NEW YORK TheStreet.com -- Time Warner Cable
(TWC - Get Report) is in play, its name likely to slip under the waves of its acquirer.
Last week we heard that Charter Communications
(CHTR), then Comcast
(CMCSA), were lining up bids for the country's second-largest cable provider. Now it seems both may move together.
The moves are not being made out of strength, but weakness. Time Warner Cable lost 191,000 customers during the last quarter, This was partly due to an argument over rights costs with CBS
(CBS) but not entirely.
MoffettNathanson Research says there is a general move toward "cord cutting," people shedding cable subscriptions because they cost too much or they can't see the value. Cable services are regularly seen as the companies Americans dislike the most.
The number of cable subscribers peaked recently at just over 100 million and is now headed down, as cash-strapped consumers turn to DVDs and streaming entertainment to tablets on free WiFi connections. Cable's losses are not being made up with Internet broadband subscriptions.
Cable alone lost 687,000 customers in the last quarter. While satellite TV and phone companies gained, the whole industry had a net subscriber loss of 113,000.

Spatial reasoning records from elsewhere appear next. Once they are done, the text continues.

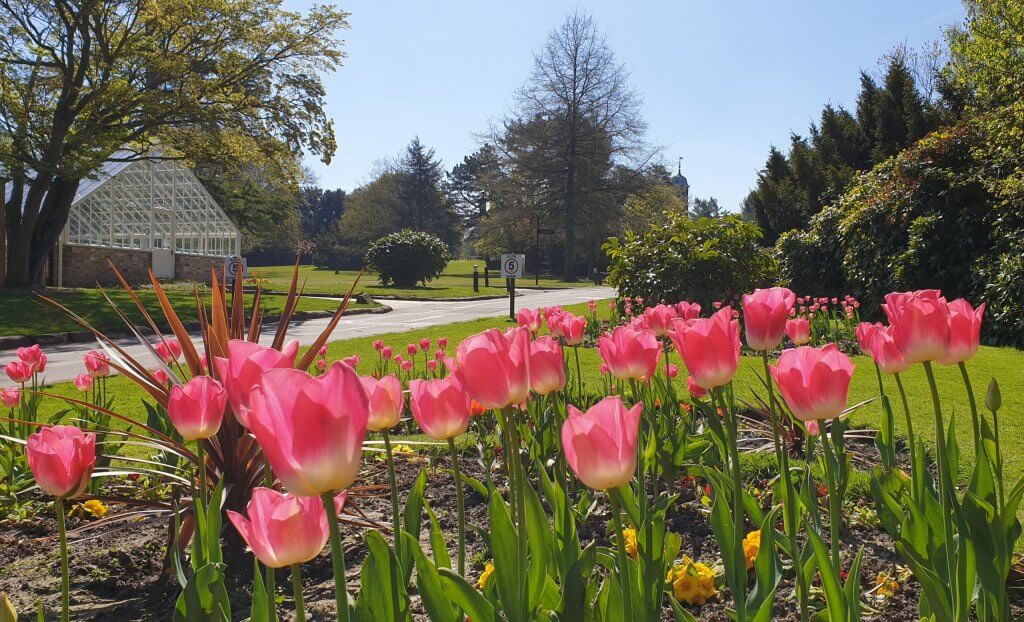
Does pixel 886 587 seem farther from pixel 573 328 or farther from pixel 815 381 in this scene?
pixel 573 328

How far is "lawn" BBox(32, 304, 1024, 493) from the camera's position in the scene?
399 centimetres

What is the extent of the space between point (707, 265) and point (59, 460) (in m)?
9.34

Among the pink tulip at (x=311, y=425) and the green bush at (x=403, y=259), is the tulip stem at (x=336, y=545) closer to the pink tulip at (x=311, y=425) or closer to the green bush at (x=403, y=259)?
the pink tulip at (x=311, y=425)

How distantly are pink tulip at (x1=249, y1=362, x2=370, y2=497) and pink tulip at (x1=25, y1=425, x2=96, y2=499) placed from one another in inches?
31.8

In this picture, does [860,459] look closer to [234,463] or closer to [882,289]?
[234,463]

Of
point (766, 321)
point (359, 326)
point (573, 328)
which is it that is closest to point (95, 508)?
point (573, 328)

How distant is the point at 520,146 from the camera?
125 ft

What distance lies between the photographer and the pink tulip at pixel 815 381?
1216 millimetres

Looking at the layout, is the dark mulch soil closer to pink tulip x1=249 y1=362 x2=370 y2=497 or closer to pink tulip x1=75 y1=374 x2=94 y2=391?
pink tulip x1=75 y1=374 x2=94 y2=391

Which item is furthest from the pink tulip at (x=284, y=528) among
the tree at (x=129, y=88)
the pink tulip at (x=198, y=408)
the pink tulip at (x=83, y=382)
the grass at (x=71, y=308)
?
the tree at (x=129, y=88)

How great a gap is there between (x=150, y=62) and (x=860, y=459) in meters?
17.5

Internet services like Hulu, Amazon
and Aereo stream shows on-demand, charging under $10/month. Amazon offers some services free to those who buy its $79/year shipping service. Google
has only just begun offering paid services on top of YouTube.Comcast has a strategy to get out of this box.
It dominates the market for broadband Internet service, which you need to get Netflix, so it has begun bundling data with Disney
Watch ESPN sports service. Internet subscribers get Watch ESPN whether they want to or not, and pay for it whether or not they watch it -- just like cable.